_Exercise task:_ Quote the lines of the entries below, from the line containing "Choosing among" through the end of the entries, including both of those end lines.

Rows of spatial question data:
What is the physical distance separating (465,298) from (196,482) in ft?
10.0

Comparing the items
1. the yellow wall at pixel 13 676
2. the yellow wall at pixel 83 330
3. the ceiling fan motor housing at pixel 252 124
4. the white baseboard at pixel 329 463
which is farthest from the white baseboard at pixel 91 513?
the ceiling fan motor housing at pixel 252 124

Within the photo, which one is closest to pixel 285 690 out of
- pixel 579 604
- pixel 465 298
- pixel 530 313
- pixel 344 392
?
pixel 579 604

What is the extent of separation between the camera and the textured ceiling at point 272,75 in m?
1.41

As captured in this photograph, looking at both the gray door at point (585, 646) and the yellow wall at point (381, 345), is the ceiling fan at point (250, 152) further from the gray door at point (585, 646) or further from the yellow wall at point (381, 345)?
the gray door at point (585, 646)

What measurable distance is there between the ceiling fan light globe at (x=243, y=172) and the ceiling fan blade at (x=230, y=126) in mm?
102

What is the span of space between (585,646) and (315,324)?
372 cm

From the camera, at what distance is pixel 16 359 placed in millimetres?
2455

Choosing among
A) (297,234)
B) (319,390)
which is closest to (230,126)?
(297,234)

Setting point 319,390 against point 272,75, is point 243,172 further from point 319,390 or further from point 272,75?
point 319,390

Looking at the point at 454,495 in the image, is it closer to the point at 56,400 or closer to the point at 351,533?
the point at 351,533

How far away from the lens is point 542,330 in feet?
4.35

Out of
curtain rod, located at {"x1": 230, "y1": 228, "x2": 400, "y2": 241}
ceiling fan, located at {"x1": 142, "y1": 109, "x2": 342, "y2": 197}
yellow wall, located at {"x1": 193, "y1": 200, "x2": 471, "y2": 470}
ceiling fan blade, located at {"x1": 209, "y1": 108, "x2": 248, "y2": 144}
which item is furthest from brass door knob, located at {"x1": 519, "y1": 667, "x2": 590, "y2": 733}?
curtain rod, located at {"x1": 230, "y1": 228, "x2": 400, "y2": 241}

_Complete response:_
Choosing among
A) (297,234)
B) (319,390)
which is closest to (230,126)?
(297,234)

Setting point 319,390 against point 272,75, is point 243,172 further from point 319,390 or further from point 272,75?
point 319,390

Looking at the point at 454,495 in the image, is it closer to the point at 56,400 or closer to the point at 351,533?
the point at 351,533

How far away from the lens is point 542,330 in feet?
4.35

Out of
curtain rod, located at {"x1": 230, "y1": 228, "x2": 400, "y2": 241}
ceiling fan, located at {"x1": 142, "y1": 109, "x2": 342, "y2": 197}
yellow wall, located at {"x1": 193, "y1": 200, "x2": 471, "y2": 470}
ceiling fan blade, located at {"x1": 209, "y1": 108, "x2": 248, "y2": 144}
which item is furthest from brass door knob, located at {"x1": 519, "y1": 667, "x2": 590, "y2": 733}?
curtain rod, located at {"x1": 230, "y1": 228, "x2": 400, "y2": 241}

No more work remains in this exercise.